## Seu objetivo
Segundo o trecho fornecido, por quais campos Ulisses Germano navega como artista? Liste todos.

## Trecho fornecido
◆ ◆ ◆ ◆ ◆ ◆ ◆

A traquinagem não é coisa só para menino. Ulisses Germano é um desses exemplos, artista comprometido com o seu tempo navega pela música, poesia, artes visuais e pelas suas constantes invenções. Bebe da teoria e da sabedoria do nosso povo para construir no palco da vida uma arte humanizadora. “A pratica é a mãe ou o carrasco de toda e qualquer teoria” como afirma o artista traquino, Ulisses Germano.

Alexandre Lucas - Quem é Ulisses Germano?

Ulisses Germano - Um ser em construção, impermanente.

Alexandre Lucas - Quando teve inicio seu trabalho artístico?

Ulisses Germano - Comecei ainda menino por pura necessidade, e como a necessidade é a mãe da invenção, fiz e faço desta vida um meio de expressar aquilo que sinto e vejo.

Alexandre Lucas - Quais as influências do seu trabalho?

◆ ◆ ◆ ◆ ◆ ◆ ◆

## Material exibido
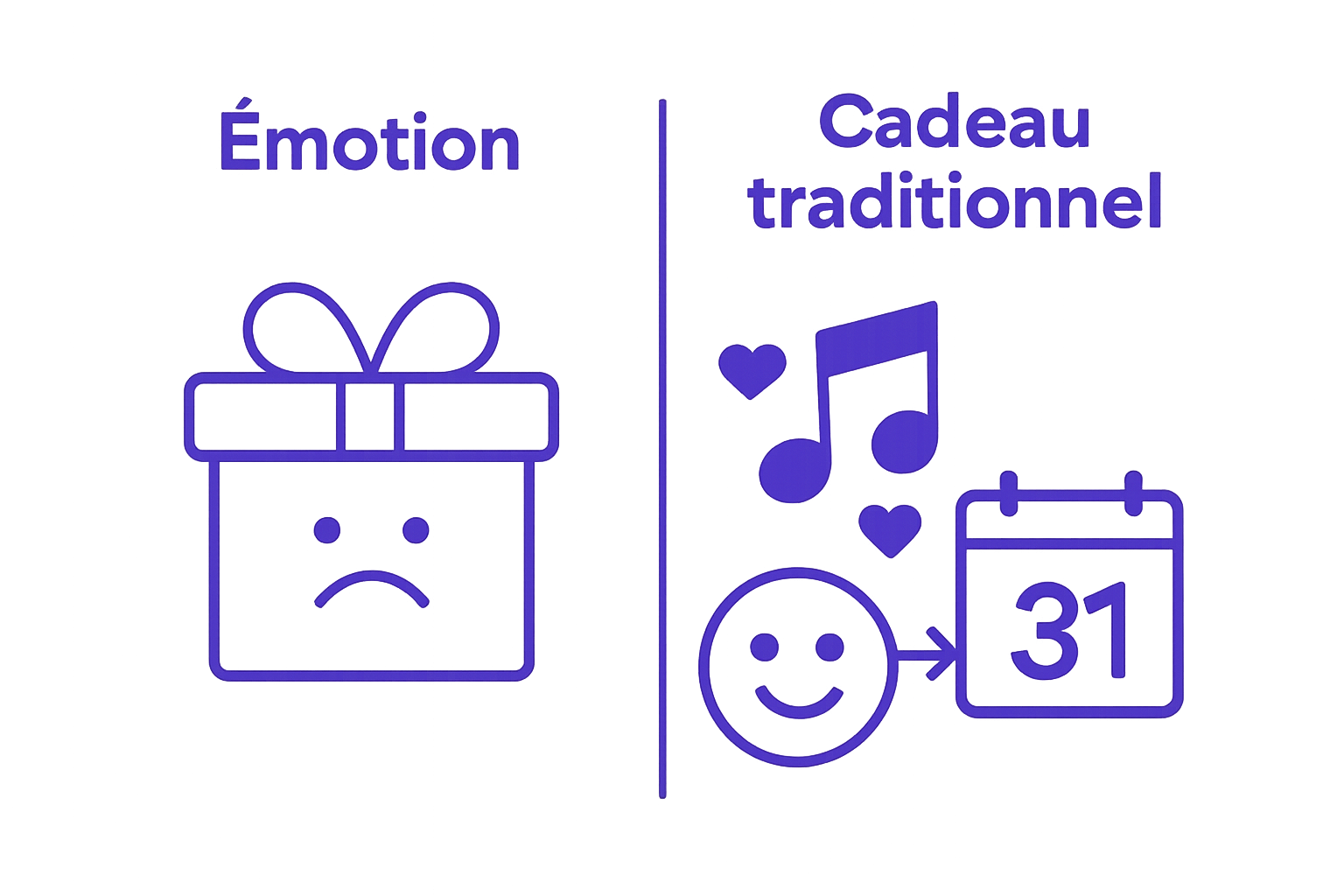 Émotion

Cadeau traditionnel

31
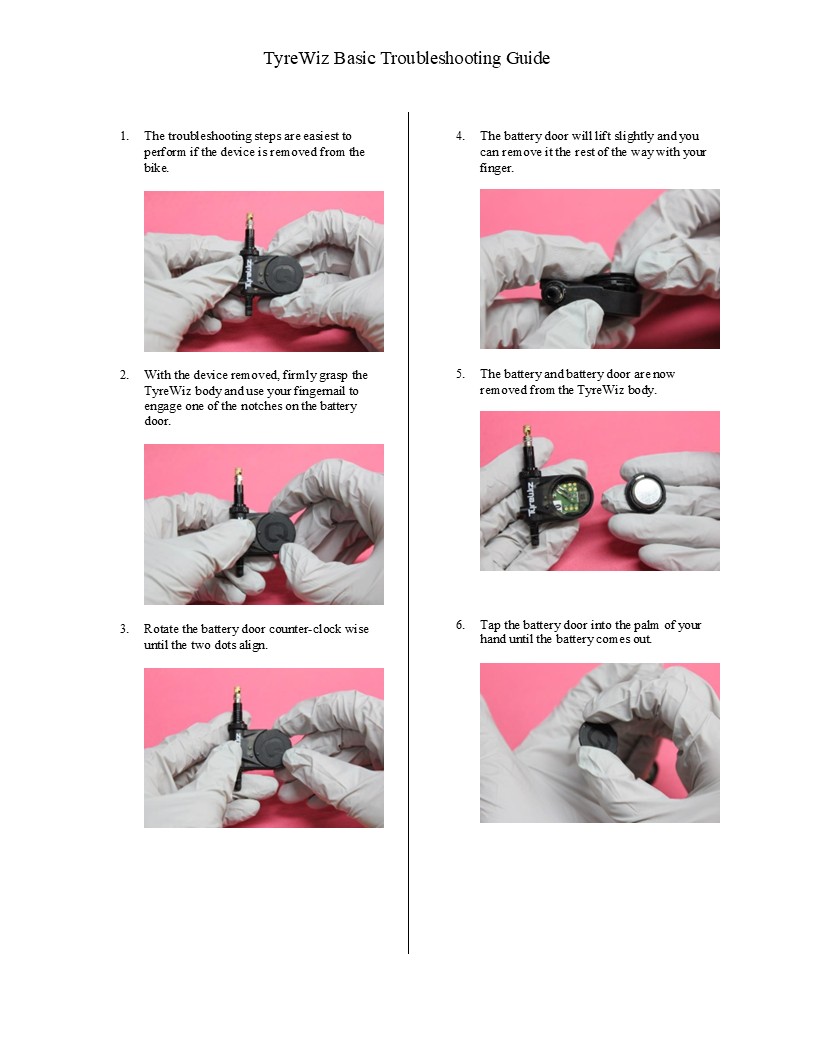 TyreWiz Basic Troubleshooting Guide

1. The troubleshooting steps are easiest to perform if the device is removed from the bike.

2. With the device removed, firmly grasp the TyreWiz body and use your fingernail to engage one of the notches on the battery door.

3. Rotate the battery door counter-clock wise until the two dots align.

4. The battery door will lift slightly and you can remove it the rest of the way with your finger.

5. The battery and battery door are now removed from the TyreWiz body.

6. Tap the battery door into the palm of your hand until the battery comes out.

◆ ◆ ◆ ◆ ◆ ◆ ◆

## Resultado abaixo
- música
- poesia
- artes visuais
- suas constantes invenções